Since there is an instance where the user fulfills the contract but the implementation does not, the code is rejected by the type checker.

More pedantically, the issue here is that a is chosen by the user, not the implementation. If the implementation tries to choose some specific type a, there is a chance the user will pick something else, and the compiler will rightfully complain in that case.

Why is it that qs works fine?

qs :: Num a => [a]
qs = [1, 2]

Here the user chooses a, but qs does not. Indeed, 1 is of any (numeric) type a, and so is 2.

Compare this with ps, which tries to choose a.
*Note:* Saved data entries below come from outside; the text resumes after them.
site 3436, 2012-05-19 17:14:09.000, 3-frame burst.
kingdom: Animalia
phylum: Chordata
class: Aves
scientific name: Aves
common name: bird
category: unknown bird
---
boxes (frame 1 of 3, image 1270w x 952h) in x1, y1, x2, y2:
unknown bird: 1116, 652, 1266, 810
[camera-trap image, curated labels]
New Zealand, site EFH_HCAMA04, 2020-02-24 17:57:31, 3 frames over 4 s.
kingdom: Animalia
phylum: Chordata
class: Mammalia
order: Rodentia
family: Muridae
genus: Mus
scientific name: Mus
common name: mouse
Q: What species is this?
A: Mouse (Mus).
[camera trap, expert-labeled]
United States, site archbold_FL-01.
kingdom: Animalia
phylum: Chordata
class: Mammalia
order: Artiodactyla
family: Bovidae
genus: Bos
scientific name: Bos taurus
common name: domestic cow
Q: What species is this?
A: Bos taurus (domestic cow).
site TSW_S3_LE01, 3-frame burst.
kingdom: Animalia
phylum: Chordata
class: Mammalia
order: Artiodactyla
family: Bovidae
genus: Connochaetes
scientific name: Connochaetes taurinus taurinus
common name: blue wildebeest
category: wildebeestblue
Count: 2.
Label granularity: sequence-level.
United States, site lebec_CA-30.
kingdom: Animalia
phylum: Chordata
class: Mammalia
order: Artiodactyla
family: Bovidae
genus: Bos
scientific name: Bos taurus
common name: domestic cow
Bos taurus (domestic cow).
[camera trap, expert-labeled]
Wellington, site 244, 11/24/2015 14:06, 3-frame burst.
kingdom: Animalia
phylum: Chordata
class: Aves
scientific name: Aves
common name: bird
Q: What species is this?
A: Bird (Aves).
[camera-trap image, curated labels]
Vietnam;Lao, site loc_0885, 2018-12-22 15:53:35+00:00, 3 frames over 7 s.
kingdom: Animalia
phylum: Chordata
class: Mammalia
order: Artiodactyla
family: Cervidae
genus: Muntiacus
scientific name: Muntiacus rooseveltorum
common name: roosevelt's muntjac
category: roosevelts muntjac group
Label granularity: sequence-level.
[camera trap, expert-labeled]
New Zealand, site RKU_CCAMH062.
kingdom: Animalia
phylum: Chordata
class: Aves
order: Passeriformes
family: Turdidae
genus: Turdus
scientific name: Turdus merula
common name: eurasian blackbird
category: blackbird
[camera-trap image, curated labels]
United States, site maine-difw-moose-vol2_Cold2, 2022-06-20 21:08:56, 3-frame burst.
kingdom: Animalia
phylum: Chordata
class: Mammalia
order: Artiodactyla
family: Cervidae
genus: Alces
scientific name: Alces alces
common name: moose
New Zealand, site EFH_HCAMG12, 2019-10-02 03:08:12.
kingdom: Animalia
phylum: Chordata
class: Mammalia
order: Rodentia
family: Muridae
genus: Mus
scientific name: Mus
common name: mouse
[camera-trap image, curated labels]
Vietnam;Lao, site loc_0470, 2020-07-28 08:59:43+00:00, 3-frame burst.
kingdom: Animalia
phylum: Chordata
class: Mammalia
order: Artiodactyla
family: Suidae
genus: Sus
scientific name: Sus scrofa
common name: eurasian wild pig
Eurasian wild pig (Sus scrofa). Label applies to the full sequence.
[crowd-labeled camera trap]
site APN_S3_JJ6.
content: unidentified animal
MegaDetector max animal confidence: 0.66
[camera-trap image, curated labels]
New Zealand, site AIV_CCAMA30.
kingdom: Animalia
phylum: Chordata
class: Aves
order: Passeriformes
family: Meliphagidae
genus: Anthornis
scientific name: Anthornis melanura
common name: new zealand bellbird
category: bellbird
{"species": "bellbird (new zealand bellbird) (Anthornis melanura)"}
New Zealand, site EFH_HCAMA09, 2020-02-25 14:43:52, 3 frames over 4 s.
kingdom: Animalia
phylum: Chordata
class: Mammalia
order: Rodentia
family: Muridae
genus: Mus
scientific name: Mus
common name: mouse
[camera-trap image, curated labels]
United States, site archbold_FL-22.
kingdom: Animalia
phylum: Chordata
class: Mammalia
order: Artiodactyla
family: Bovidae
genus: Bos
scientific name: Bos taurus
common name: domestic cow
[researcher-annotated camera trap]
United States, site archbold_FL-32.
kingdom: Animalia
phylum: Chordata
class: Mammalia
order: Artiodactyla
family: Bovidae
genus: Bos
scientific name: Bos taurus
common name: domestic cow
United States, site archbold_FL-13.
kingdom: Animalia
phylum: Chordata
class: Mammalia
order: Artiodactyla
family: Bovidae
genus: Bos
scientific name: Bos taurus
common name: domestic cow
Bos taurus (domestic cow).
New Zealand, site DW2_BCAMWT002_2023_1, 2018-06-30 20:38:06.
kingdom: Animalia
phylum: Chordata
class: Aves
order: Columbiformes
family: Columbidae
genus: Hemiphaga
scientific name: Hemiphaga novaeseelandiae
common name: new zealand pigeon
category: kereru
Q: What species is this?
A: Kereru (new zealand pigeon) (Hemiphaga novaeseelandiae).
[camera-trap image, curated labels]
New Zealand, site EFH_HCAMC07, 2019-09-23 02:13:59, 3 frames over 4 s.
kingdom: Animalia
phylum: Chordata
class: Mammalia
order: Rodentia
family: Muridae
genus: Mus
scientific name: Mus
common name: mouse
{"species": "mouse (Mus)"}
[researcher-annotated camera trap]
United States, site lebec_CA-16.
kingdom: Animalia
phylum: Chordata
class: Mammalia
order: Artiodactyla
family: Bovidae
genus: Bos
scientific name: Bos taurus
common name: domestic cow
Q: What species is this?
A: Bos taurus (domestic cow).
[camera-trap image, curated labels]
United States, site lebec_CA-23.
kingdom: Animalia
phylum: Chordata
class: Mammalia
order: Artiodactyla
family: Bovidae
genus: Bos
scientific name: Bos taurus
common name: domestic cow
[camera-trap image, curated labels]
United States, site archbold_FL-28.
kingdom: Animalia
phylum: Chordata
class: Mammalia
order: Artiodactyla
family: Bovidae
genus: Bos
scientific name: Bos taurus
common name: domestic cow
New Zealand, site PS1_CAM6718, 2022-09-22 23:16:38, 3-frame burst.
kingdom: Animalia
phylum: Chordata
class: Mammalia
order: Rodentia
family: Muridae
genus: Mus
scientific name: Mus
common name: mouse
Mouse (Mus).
Incidentally, ps not only tries to chooses a to be D1 (which would already trigger the "rigid variable" error), but also tries to choose a to be D2 (which makes the situation even worse).

A possible working implementation is to add a method to the class:

class C a where
  mkP :: Int -> P a

instance C D1 where
  mkP = P

instance C D2 where
  mkP = P

ps :: C a => [P a]
ps = [mkP 1, mkP 2] 

Note that this is only an example. You could use P directly and avoid introducing the new method in the class.

Answer 2

All elements of a list must have the same type. qs works because all its elements have the same type a. ps doesn't work, because its first element has type P D1 and its second element has type P D2. Different types. No can do.

From the comments, it became evident that what you're really looking for is for each value to have a different Dx and pack its own constraint C with it. To achieve that, wrap it in a GADT:

data PP where
  PP :: forall a. C a => P a -> PP

ps :: [PP]
ps = [PP (mkP_D1 1), PP (mkP_D2 2)]

Here, the constructor PP packs inside of it not only a value P a, but also the type a and its corresponding constraint C a.

Q: Ooooh, but that's so inconvenient! I have to wrap every value in PP! Can't I do without that?

Short answer - no, you can't. As stated before, all elements of a list must have the same type, period. And if you want to jam different types in there, you have to wrap their differences somehow so they're not visible anymore.